We feel it could be helpful for what is described as ‘additional settings’ to which the provisions of the Bill could also apply to be defined so that it is clearer what might be intended.


·         includes provision to ensure that the minimum ratios are not applied as an upper limit?


Whilst we accept this might happen in circumstances where there is insufficient funding available, or where there are particular challenges in recruiting nursing staff, we also believe that the benefits of such a requirement in preventing wards from being run with unsafe nurse staffing levels would significantly outweigh the disadvantages of this potentially being the case.


·         includes protections for certain activities and particular roles when staffing levels are being determined?


We consider this is important if we want to ensure that excellent care is delivered to patients by motivated staff.


Do you have a view on the requirement for each health service body to publish an annual report?


This would appear to us to be an appropriate requirement. We would suggest that an appropriate standardised format is developed for these annual reports which also includes explicit requirements to provide detailed information concerning breaches of the provisions of this Bill, as well as of any action plans being implemented to prevent such breaches from reoccurring.


Do you have a view on the requirement for Welsh Ministers to review the operation and effectiveness of the Act as set out in section 3?


We support this requirement.
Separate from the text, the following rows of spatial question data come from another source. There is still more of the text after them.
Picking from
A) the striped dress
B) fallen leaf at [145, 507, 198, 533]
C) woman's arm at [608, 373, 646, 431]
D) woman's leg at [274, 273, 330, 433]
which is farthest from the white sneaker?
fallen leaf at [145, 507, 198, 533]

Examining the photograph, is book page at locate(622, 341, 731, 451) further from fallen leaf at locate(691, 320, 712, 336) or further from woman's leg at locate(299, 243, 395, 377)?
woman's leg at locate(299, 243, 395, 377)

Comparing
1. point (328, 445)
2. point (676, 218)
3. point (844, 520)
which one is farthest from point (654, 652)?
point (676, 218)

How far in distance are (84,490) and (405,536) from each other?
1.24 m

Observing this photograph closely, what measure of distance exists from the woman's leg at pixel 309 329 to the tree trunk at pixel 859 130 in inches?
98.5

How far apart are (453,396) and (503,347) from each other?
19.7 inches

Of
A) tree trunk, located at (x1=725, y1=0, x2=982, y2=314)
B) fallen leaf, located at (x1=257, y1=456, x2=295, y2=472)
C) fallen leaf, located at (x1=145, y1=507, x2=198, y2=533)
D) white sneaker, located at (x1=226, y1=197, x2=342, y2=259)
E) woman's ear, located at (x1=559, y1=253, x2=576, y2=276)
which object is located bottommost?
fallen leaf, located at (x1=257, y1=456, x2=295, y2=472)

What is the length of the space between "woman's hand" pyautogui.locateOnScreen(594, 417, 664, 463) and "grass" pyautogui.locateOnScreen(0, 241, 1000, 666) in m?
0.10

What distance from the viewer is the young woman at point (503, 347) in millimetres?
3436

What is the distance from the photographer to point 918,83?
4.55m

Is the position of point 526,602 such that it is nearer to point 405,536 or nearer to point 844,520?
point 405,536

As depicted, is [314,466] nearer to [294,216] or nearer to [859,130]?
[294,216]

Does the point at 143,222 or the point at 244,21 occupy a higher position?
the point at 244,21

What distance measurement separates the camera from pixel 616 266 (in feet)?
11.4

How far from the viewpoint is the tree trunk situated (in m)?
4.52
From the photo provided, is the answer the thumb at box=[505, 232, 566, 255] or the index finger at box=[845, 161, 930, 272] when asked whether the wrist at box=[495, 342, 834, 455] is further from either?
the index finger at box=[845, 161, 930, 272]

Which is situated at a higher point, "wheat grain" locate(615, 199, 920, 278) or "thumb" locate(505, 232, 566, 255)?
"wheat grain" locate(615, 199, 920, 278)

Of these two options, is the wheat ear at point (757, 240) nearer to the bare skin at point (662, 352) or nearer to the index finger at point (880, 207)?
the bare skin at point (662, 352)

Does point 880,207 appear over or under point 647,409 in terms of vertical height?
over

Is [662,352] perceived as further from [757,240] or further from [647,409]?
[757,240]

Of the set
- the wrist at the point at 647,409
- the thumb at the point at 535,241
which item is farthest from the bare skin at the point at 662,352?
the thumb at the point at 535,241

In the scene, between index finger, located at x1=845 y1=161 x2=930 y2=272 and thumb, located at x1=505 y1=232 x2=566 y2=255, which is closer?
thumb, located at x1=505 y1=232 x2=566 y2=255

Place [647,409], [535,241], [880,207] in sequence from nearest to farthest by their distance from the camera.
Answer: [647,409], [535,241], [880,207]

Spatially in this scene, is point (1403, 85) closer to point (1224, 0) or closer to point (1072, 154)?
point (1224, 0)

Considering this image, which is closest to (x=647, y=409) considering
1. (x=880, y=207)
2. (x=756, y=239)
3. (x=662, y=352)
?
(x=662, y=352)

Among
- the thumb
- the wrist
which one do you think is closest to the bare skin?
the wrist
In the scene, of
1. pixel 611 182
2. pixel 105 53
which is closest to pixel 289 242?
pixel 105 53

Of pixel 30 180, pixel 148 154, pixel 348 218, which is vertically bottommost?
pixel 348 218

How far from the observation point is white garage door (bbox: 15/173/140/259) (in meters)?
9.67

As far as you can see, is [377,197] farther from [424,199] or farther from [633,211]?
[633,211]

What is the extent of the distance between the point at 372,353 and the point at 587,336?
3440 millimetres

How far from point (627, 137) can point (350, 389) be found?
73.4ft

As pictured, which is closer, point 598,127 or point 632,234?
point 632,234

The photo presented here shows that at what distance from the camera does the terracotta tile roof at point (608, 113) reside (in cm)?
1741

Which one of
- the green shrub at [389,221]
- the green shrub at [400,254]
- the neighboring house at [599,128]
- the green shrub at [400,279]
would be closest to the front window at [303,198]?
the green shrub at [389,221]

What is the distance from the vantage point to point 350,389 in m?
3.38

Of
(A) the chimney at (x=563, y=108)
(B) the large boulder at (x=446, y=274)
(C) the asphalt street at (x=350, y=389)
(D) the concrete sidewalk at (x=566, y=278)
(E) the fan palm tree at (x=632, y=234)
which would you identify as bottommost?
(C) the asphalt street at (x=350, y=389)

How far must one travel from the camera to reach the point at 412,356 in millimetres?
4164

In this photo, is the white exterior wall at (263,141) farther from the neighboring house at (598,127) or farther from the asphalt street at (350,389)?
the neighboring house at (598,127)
Whilst it would be hoped that this legislation would be effective in achieving its aims from the date of its implementation, it would seem only sensible to include a provision for Welsh Ministers to subsequently review its operation and effectiveness in the way that has been outlined.


Do you have a view on the effectiveness and impact of the existing guidance?


In the experience of our members, current guidance does not appear to have had a noticeable effect in preventing what they would perceive as unsafe nurse staffing levels. As such, we would reiterate our support for this Bill.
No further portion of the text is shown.